Os Fidalgos da Casa Mourisca - Cap. 3: III Pág. 33 / 519

Jorge não pôde tirar às suas palavras um ligeiro tom de amargura e quase de ironia quando, depois desta resposta de Tomé, exclamou, voltando-se para a Casa Mourisca:

- Espera, pois, casa de meus pais, que a nossa miséria nos expulse dos teus tectos e te abra as portas à família de um lavrador abastado, para veres reparados os teus muros e cultivados esses campos maninhos; assim Deus dê a esse homem um pouco de amor às coisas velhas, para te não destruir na reforma.

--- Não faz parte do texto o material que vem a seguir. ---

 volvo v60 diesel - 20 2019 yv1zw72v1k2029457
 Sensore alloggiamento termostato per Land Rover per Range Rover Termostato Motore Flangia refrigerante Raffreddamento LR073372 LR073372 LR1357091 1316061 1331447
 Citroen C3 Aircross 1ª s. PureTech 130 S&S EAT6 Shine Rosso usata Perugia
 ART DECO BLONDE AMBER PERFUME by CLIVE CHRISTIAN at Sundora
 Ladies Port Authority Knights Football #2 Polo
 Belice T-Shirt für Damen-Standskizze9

Tomé, que percebeu a oculta expressão dessas palavras, replicou com dignidade:

- Porque não há-de antes dizer, Sr. Jorge: Espera casa de meus pais, que Deus inspire um dos teus donos para que olhe por seus próprios olhos para os teus achaques e os cure por suas mãos!

- Os remédios são caros na botica, Tomé. Os pobres vêem às vezes morrer um doente, porque não podem comprar a droga que o salvaria.

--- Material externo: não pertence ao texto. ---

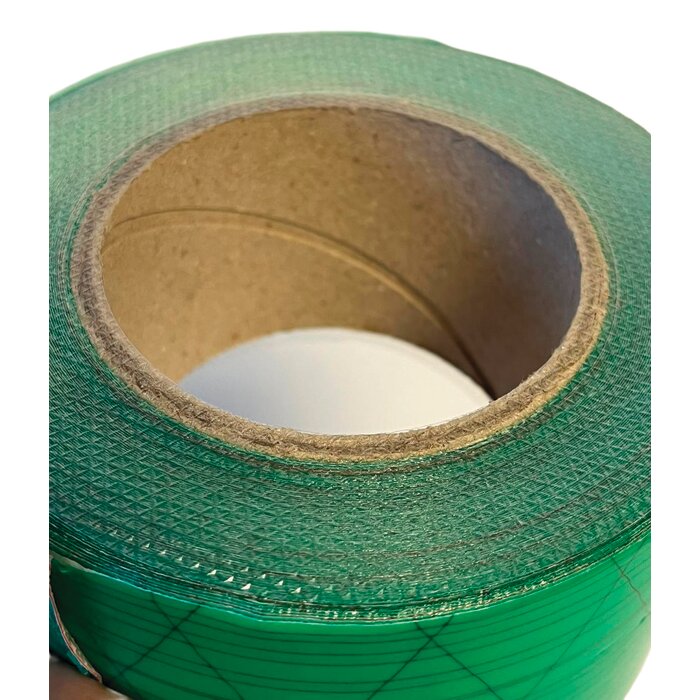 Ruban d’étanchéité – TRAMICO – Tramifix Vert - 60 mm x 25 m - Haute performance-3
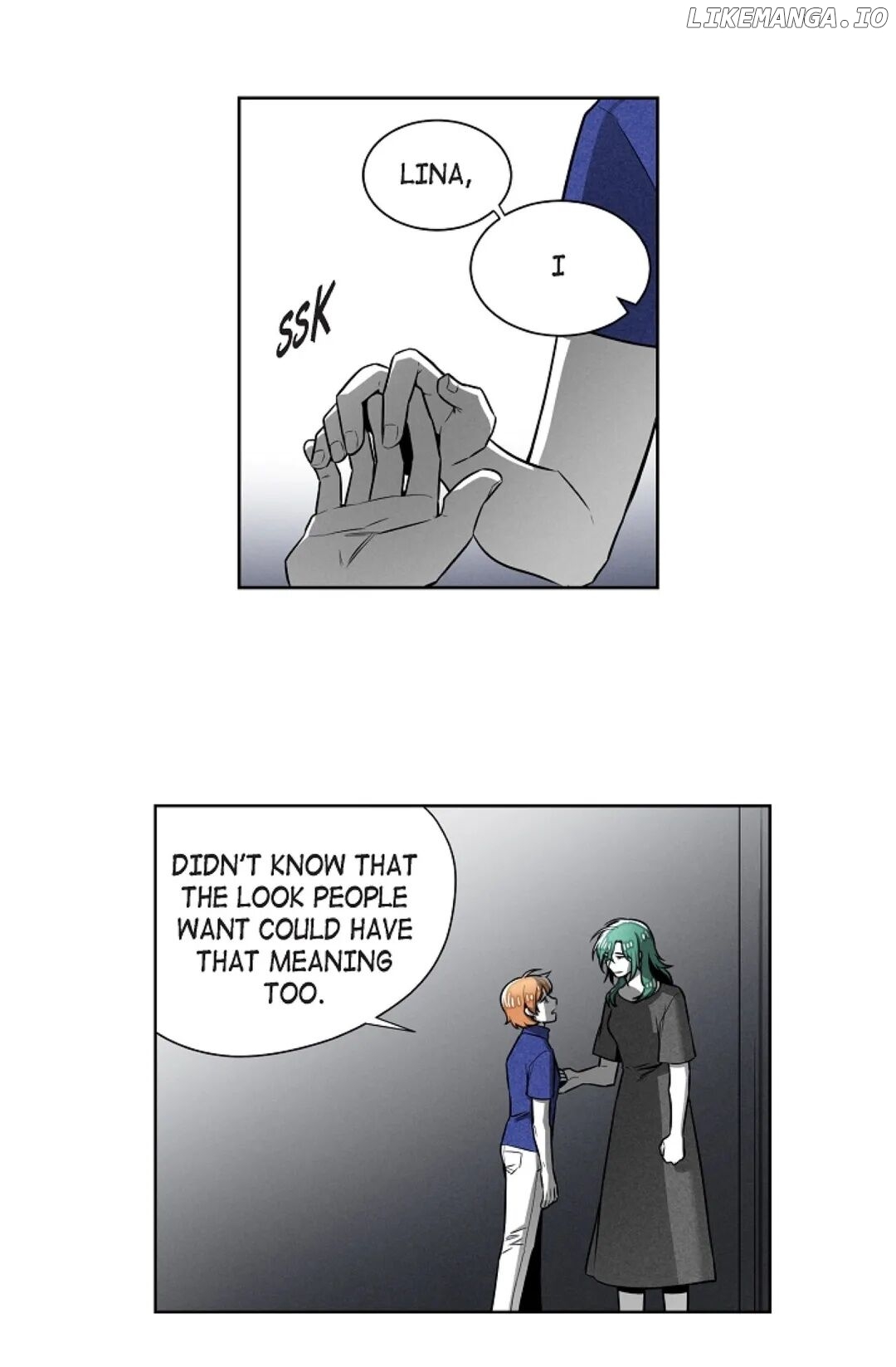 Warriors Vs. Warriors Chapter 39 - page 25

- Senhor Jorge - acudiu Tomé com um ar quase solene - resolva-se deveras a ser homem, deixe-se de viver como vivem e têm vivido os seus, queira do coração fazer-se económico, trabalhador e vigilante, livre-se da praga dos seus mordomos e procuradores, deixe o padre dizer missas, mal ou bem, conforme puder, porque isso é lá com Deus e ele; faça tudo isto, e os capitais não lhe faltarão. O homem que principiou a ganhá-los naquela casa será um dos que não porá dúvida em empregá-los, até onde chegarem, para a sustentar e não deixar cair; e onde não chegarem os capitais, chegará o crédito.

- É uma esmola que me oferece, Tomé? - perguntou Jorge, mas sem o menor sinal de irritação.

- Não, Sr. Jorge, não é. Nem o menino ma aceitava, nem eu poderia fazê-la sem prejudicar meus filhos. Não é uma esmola, é um empréstimo, menos perigoso do que os arranjados pelo padre capelão.